I am looking into buying a sander... looks like Belt Sander is the best bet for me... as looks like it can do most of the wood working stuff... 

as a DIYers... requires sanding on various situation... is Belt Sander is the best bet to acquire which got most multi-purpose usage?

thanks...


----------



## Big Dave (May 17, 2006)

Belt sanders are great for removal of alot of stock quickly but not the best for finish sanding. With a belt sander you will always need to sand with the grain or else it will cause scratches that will show up when you stain and finish your project.


A Random Orbital sander is a better choice. You can get an aggresive grit for heavy removal or a finer grit for finish sanding plus you don't have to worry about which way you sand your project.

For sanders I would recommend the Porter-Cable line. I've always thought their sanders and routers were superior to any one elses.


----------



## KUIPORNG (Jan 11, 2006)

One reason for me to consider belt sander is sometimes I need to trim the wood a little bit to get a perfect fit... Can orbital sander do that? Think of installing hardwood on stairs as an example...


----------



## Big Dave (May 17, 2006)

If you need to trim a little off of a peice of wood then I would recommend a small hand plane

With an aggresive paper the orbital will remove wood rather quickly.


----------



## KUIPORNG (Jan 11, 2006)

I have a visa-pak black and decker 7.2 V handheld small trigangular sander... are those similar to orbital sander... doing similar action which is vibrating/shaking a lot... Just want to have an idea how orbital sander works...


----------



## Big Dave (May 17, 2006)

This is the one I would recommend.

http://www.lowes.com/lowes/lkn?action=productDetail&productId=241413-546-343K&lpage=none


----------



## NateHanson (Apr 15, 2007)

Big Dave said:


> If you need to trim a little off of a peice of wood then I would recommend a small hand plane


I'd second this advice.

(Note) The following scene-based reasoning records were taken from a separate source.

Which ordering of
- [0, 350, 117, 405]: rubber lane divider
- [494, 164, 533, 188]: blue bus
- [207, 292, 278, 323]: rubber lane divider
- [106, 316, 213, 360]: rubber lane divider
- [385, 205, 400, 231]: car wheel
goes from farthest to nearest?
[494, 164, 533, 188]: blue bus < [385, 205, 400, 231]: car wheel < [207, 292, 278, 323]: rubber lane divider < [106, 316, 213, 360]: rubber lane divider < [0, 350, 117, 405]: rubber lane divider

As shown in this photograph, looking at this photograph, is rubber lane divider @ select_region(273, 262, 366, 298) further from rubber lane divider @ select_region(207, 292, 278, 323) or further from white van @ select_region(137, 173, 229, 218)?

Using a belt sander for fitting joints is like using a blender to peel a potato. 

If you want a general purpose sander, get a Random Orbit 5" palm sander. I too like the porter cable model. 

For trimming joints, get a chisel, and a block plane, and learn how to keep them sharp. It's much quicker, more accurate, and infinitely more pleasant than using a sander to remove wood.


----------



## KUIPORNG (Jan 11, 2006)

Thanks... for the advice... I most likely will get an orbital sander after reviewing..


----------